_Exercise aim_:
Lay out everything below from the line containing "What distance from" through the end of the material as a Markdown table with the columns Row and Line. Give each line a row number and omit any blank lines.

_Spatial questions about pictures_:
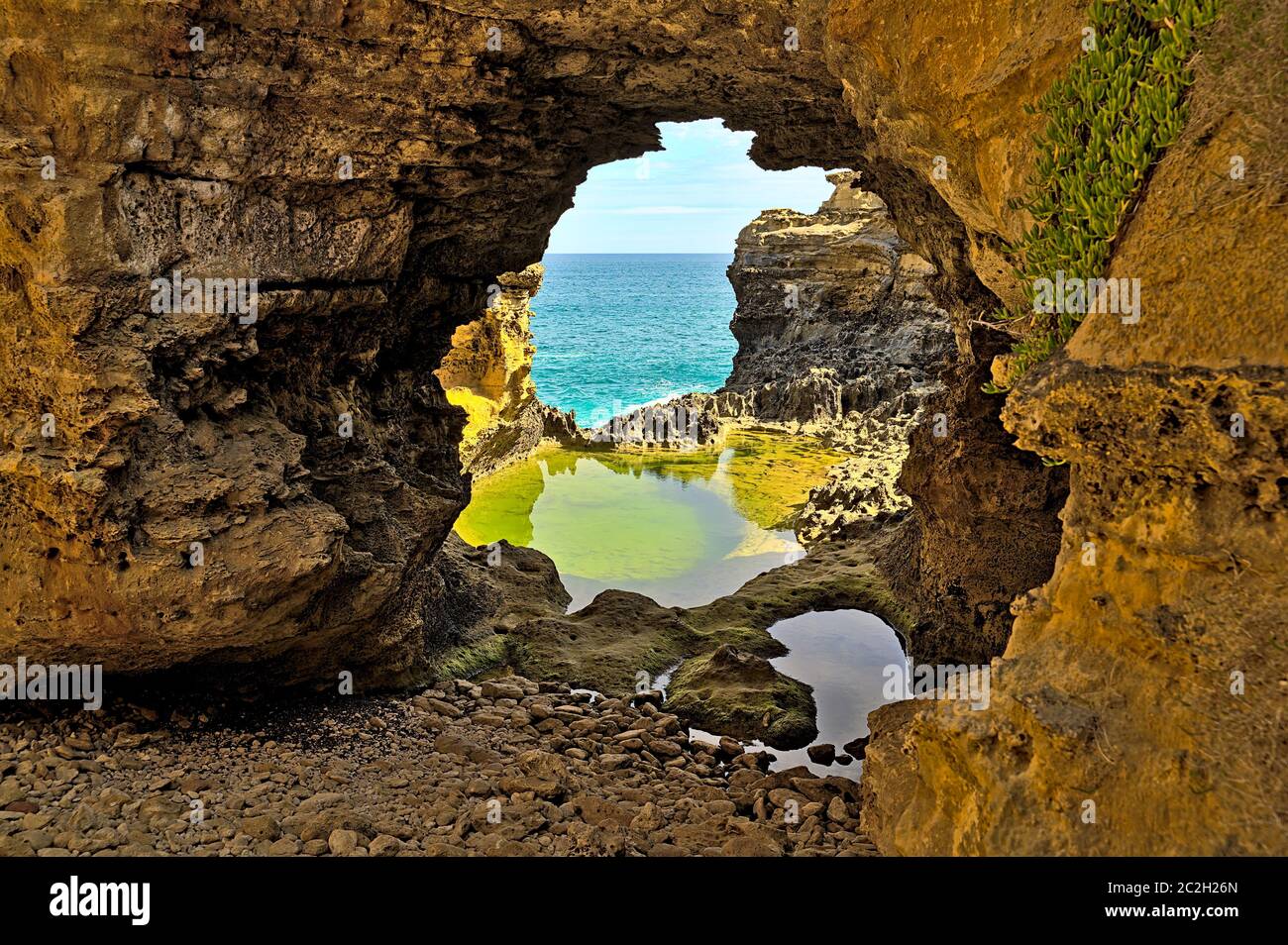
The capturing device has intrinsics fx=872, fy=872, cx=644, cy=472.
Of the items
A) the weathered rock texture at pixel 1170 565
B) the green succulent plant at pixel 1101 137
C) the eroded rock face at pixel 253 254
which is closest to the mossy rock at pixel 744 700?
the eroded rock face at pixel 253 254

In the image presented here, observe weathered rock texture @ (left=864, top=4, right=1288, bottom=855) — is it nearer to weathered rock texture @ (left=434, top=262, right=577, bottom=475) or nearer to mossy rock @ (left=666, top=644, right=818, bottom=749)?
mossy rock @ (left=666, top=644, right=818, bottom=749)

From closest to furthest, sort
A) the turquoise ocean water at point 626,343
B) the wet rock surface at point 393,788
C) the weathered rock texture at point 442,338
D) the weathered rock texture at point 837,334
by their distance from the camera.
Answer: the weathered rock texture at point 442,338 < the wet rock surface at point 393,788 < the weathered rock texture at point 837,334 < the turquoise ocean water at point 626,343

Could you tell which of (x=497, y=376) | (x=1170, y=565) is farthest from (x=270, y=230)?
(x=497, y=376)

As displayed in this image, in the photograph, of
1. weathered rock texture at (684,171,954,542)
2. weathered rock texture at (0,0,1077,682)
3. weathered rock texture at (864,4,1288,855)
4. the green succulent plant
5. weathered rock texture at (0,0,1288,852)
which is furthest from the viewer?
weathered rock texture at (684,171,954,542)

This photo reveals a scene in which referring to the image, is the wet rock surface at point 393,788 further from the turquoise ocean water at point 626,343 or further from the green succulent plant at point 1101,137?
the turquoise ocean water at point 626,343

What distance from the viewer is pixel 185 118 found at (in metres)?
7.75

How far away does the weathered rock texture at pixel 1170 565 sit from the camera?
355cm

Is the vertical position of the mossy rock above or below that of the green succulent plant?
below

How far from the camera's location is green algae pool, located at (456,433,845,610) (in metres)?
16.9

_Right answer_:
| Row | Line |
|---|---|
| 1 | What distance from the viewer is pixel 185 118 found at (in metres)? |
| 2 | 7.75 |
| 3 | How far away does the weathered rock texture at pixel 1170 565 sit from the camera? |
| 4 | 355cm |
| 5 | Is the vertical position of the mossy rock above or below that of the green succulent plant? |
| 6 | below |
| 7 | How far from the camera's location is green algae pool, located at (456,433,845,610) (in metres)? |
| 8 | 16.9 |